During my product overview, Keese (pronounced “Keys”) and Bill took me through harnesses, rescue systems, belays, helmets, headlamps, ascenders, carabiners, etc. I gained a better understanding of much of the gear utilized in the adventure park industry. But this wasn’t a sales pitch, it was a lesson. They explained the features and the technology behind each product and never badmouthed other manufacturers. In fact, they spoke highly of some of their competition’s products. I learned what reactive lighting is and why the PANGA helmet makes a ridiculous amount of sense for high-volume adventure tour companies to use.
The Finals
The Salt Lake City Public Library is a very cool structure. It also provided the setting for Sunday’s competition finals. On the side of the building, no less. It was a sunny afternoon, and a relatively small but raucous crowd gathered to watch the final four teams—two French and two Russian—take part in their last challenge. One of the Russian teams won the event in 2012, the other in 2014. The French had their work cut out.
The semi-finals had two teams at a time—one Russian and one French team in each heat—ascend a five-story structure, Tyrolean traverse over to the main library building, and then belay down the façade to attach metal clamps between the evenly spaced windows. Whichever team finished installing their clamps and ascended back to the roof of the library first, won. One French and one Russian team advanced to the final.

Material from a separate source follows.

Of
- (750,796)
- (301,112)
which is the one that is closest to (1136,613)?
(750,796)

In the final, each team again ascended and traversed to the roof of the library. Instead of metal clamps hanging from their Batman belts, each competitor’s belt carried long, white tubes. These, it turned out, were rolled-up banners. Big ones. The teams were tasked with hanging the banners from the clamps they had installed during the semi-finals. The French team got its banners hung first, and the team members got back to the roof just before team Russia.

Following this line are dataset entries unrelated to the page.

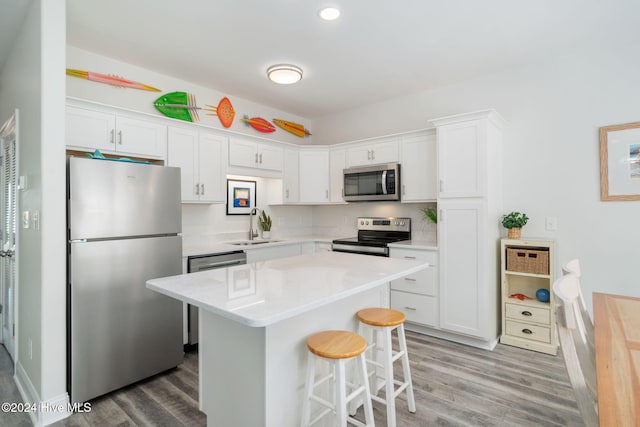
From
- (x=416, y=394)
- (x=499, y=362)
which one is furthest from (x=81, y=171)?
(x=499, y=362)

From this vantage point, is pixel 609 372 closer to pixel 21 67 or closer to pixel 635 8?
pixel 635 8

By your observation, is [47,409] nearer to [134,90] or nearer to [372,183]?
[134,90]

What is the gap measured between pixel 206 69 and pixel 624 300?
12.0ft

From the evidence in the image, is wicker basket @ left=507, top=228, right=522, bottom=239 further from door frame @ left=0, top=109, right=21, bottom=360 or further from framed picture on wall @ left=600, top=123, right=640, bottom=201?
door frame @ left=0, top=109, right=21, bottom=360

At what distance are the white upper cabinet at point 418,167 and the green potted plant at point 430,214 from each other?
197 mm

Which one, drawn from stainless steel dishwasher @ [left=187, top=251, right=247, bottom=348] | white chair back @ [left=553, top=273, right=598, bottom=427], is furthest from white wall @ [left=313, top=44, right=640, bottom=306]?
stainless steel dishwasher @ [left=187, top=251, right=247, bottom=348]

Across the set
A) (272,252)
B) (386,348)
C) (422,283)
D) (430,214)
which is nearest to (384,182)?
(430,214)

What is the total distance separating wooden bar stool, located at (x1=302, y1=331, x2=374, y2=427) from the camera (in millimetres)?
1431

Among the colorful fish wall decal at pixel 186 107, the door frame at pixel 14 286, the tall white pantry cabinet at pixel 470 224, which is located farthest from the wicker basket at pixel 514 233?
the door frame at pixel 14 286

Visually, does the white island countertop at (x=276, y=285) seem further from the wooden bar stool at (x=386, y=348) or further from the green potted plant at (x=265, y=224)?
the green potted plant at (x=265, y=224)

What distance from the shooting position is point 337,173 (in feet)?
14.2

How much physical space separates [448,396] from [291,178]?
2973 millimetres

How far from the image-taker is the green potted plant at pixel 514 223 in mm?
3080

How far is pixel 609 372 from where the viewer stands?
3.11 feet
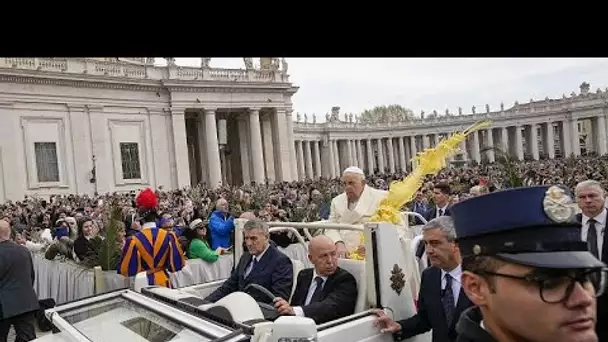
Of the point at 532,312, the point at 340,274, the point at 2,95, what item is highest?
the point at 2,95

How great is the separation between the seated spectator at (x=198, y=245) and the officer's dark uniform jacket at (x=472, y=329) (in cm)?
868

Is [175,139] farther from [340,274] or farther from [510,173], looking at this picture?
[340,274]

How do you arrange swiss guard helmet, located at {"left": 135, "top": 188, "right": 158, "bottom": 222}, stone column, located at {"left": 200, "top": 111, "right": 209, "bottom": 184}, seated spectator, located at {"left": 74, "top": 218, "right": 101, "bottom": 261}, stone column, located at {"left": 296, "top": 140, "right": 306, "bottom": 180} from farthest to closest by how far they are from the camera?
stone column, located at {"left": 296, "top": 140, "right": 306, "bottom": 180}
stone column, located at {"left": 200, "top": 111, "right": 209, "bottom": 184}
seated spectator, located at {"left": 74, "top": 218, "right": 101, "bottom": 261}
swiss guard helmet, located at {"left": 135, "top": 188, "right": 158, "bottom": 222}

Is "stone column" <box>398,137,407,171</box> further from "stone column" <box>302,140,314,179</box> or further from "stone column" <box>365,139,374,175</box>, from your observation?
"stone column" <box>302,140,314,179</box>

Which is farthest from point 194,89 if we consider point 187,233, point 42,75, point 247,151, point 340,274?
point 340,274

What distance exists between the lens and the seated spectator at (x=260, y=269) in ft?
19.2

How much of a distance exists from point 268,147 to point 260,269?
45.3 metres

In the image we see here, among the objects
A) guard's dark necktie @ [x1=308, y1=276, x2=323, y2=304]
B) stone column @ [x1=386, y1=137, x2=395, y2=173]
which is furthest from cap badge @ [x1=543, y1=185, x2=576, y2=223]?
stone column @ [x1=386, y1=137, x2=395, y2=173]

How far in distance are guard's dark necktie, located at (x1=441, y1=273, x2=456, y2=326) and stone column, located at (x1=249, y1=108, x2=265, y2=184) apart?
144 feet

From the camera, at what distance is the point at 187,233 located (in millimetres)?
11250

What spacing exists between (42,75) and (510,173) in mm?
31279

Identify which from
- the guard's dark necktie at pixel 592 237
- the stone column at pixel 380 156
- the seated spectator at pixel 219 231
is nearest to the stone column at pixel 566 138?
the stone column at pixel 380 156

The final product: a pretty sweet display of Petzl branding and library bookshelf images which together jazzed up the building nicely. And the process itself provided a true display of the competitors’ skills, albeit not necessarily how a safety inspector would want to see it done on a work site.
If the event was intended to showcase Petzl’s Technical Institute, mission accomplished. It will serve a number of industries, including the adventure park business. I learned about a company whose purpose is not just to develop products and sell them to those who live adventurously, but also to educate and train those who work adventurously. Personally, it led to another discovery: I have a newfound respect for work-at-height rope access technicians, wherever and whatever they may be doing.